EXCERPTED PASSAGE ->
──────

Your car’s wheels are the lifeblood of your car’s appearance, and when neglected can greatly diminish the value of your investment. Some opinions stress the paintwork or the interior of your car, but it’s your wheels that keep you on the road and really speak for how clean your car truly is. It’s obvious from looking at a wheel covered in brake dust that dirty wheels take away from the overall look and health of your car. On the other hand, a car with new or freshly cleaned wheels is constantly complimented and can turn heads when passing by. When taken care of and cleaned properly, wheels can stay as good as new without too much work.
Proper wheel care begins and ends with the procedure you use to clean your car’s wheels. There seems to be some hype about special products that can be used to tackle even the toughest of brake dust, but that’s not always the safest or most effective way to truly clean your wheels. The first step in preparation for cleaning wheels is to know how abrasive your wheel cleaning product is, and to avoid those that may cause harm to your wheels.
How To Clean Wheels Safely:
#1: Rinse large debris from wheel. Often times, if a hose or nozzle has a single stream, it will not do as thorough of a job as a shower head mount which yields a greater volume of water. A shower head mount can be easily attached to a normal garden hose, and helps when cleaning wheels as well as in a general car wash.

──────

SHORT TASK 1 -> List every piece of watering equipment that the wheel-cleaning text names.
SHORT TASK 2 -> Extend the wheel-cleaning text beyond its final sentence.

──────

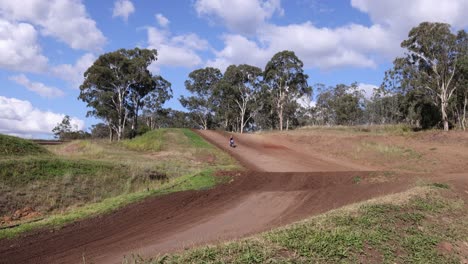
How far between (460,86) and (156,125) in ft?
185

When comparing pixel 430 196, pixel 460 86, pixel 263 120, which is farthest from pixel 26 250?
pixel 263 120

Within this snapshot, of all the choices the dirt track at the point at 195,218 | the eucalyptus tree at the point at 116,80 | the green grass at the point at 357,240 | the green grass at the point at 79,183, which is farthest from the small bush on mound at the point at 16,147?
the eucalyptus tree at the point at 116,80

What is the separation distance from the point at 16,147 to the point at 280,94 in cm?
4124

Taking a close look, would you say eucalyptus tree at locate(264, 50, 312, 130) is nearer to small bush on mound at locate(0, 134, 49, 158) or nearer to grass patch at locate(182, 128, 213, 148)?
grass patch at locate(182, 128, 213, 148)

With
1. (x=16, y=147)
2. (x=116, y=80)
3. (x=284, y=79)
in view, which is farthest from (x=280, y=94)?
(x=16, y=147)

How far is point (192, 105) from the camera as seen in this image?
214 ft

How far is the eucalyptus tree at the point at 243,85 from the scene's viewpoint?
192 feet

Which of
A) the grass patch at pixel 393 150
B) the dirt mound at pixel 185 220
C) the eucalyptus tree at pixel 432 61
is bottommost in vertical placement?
the dirt mound at pixel 185 220

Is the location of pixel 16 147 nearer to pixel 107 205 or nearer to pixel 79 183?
pixel 79 183

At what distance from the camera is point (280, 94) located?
57.0 meters

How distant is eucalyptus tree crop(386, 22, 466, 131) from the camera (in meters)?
34.8

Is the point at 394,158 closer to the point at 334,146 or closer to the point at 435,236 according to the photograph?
the point at 334,146

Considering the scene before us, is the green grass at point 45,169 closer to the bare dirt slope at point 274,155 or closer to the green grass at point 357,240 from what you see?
the bare dirt slope at point 274,155

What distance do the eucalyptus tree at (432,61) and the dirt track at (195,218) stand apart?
23.9 m
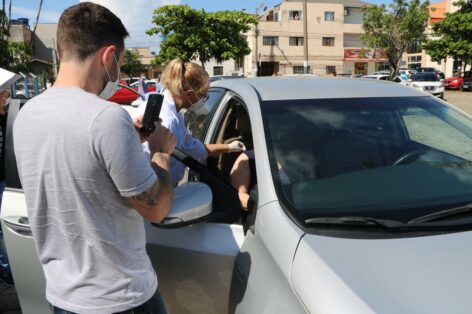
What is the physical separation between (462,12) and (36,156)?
32.0 meters

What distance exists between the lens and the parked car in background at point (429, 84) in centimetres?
2156

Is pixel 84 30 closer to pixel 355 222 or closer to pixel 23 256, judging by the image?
pixel 355 222

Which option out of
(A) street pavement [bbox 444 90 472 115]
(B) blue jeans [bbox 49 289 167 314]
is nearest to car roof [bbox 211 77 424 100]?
(B) blue jeans [bbox 49 289 167 314]

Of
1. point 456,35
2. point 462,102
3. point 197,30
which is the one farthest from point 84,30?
point 456,35

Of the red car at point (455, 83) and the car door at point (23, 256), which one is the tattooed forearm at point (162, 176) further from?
the red car at point (455, 83)

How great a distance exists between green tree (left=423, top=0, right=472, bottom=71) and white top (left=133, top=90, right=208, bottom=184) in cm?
2926

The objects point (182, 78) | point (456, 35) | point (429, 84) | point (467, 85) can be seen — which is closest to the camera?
point (182, 78)

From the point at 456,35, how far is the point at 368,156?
3049cm

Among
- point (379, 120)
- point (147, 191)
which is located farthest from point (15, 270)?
point (379, 120)

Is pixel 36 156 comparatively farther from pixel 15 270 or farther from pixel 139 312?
pixel 15 270

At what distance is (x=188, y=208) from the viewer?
5.62 ft

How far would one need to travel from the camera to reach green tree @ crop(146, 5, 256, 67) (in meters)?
28.0

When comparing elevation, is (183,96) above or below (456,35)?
below

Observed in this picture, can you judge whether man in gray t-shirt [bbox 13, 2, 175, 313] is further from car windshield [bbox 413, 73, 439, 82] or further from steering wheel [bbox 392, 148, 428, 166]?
car windshield [bbox 413, 73, 439, 82]
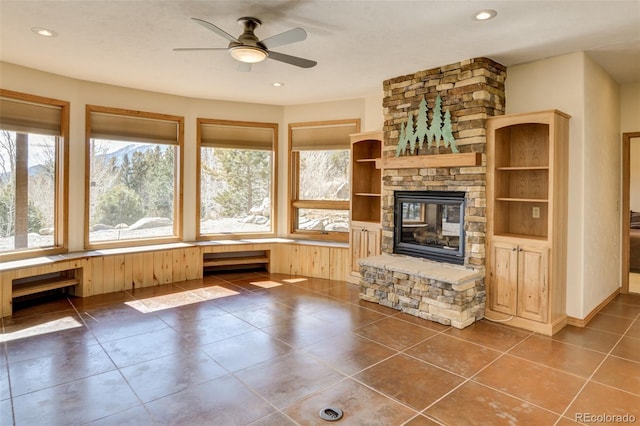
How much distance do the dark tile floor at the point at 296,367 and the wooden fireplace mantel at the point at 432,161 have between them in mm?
1735

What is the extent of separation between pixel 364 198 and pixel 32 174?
14.3ft

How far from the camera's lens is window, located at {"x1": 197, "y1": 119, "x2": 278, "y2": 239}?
6.34m

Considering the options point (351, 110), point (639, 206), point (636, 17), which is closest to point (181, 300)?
point (351, 110)

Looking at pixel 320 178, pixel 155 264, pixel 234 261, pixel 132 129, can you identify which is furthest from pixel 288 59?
pixel 234 261

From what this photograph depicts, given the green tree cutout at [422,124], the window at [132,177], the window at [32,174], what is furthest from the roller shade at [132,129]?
the green tree cutout at [422,124]

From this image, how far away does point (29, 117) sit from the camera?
4.73m

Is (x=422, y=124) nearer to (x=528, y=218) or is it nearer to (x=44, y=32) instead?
(x=528, y=218)

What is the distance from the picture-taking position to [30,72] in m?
4.70

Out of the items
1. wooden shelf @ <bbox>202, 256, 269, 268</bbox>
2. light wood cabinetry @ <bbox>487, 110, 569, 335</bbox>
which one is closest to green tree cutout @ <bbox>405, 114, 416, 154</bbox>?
light wood cabinetry @ <bbox>487, 110, 569, 335</bbox>

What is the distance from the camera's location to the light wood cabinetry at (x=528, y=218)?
3842 mm

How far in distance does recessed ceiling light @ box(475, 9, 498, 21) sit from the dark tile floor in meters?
2.80

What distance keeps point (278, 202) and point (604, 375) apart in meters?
4.98

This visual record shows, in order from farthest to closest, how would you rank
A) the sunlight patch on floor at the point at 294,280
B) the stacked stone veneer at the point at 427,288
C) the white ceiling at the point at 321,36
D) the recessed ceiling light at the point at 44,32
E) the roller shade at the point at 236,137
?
the roller shade at the point at 236,137 < the sunlight patch on floor at the point at 294,280 < the stacked stone veneer at the point at 427,288 < the recessed ceiling light at the point at 44,32 < the white ceiling at the point at 321,36

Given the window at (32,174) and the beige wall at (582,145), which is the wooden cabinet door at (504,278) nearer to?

──────

EXERCISE OUTPUT 1 -> hose, nozzle, shower head mount, garden hose

EXERCISE OUTPUT 2 ->
#2: Once the large debris is removed, spray your wheel cleaner from the bottom of the wheel upward. Spraying from the bottom up will reduce the chance of etching caused by dripping chemicals. Include the tire in your spraying, as most wheel cleansers are perfectly safe to be used on your tires. The key to a good wheel cleanser is it’s viscosity. A thick, gel-type wheel cleaner will hold its position, preventing it from running off before you can get to cleaning.
It is recommended that you have a bucket of water, with grit guard, to keep your wheel sponge, wheel brush, and tire brush fresh during cleaning. If your wheels are extremely dirty, you may want to rinse out the bucket and add new water for each wheel.
#3: With a tire brush (tampico fibered bristles are the safest and most effective), scrub the tire in a circular motion to remove contamination such as dirt, grime, and grease. On tires, it is important to use a brush rather than a sponge because it allows the tire conditioner (applied later) to adhere properly to the rubber surface by providing a better, more thorough cleaning.
When done with a brush, always put it in your rinse bucket.
#4: If you use a gel-based wheel cleaner, you should be able to begin scrubbing the wheel from outside in with a wheel cleaning brush. It is recommended that you clean outside in to trap the dirt and brake dust, as well as to confine the space you need to clean. For the safest and best results, a flag-tipped brush with mildly firm bristles is recommended.
During cleaning, you may need to rinse the brush, respray the wheel cleaner, and brush again to remove tough debris. Again, it’s recommended that you rinse more often than not.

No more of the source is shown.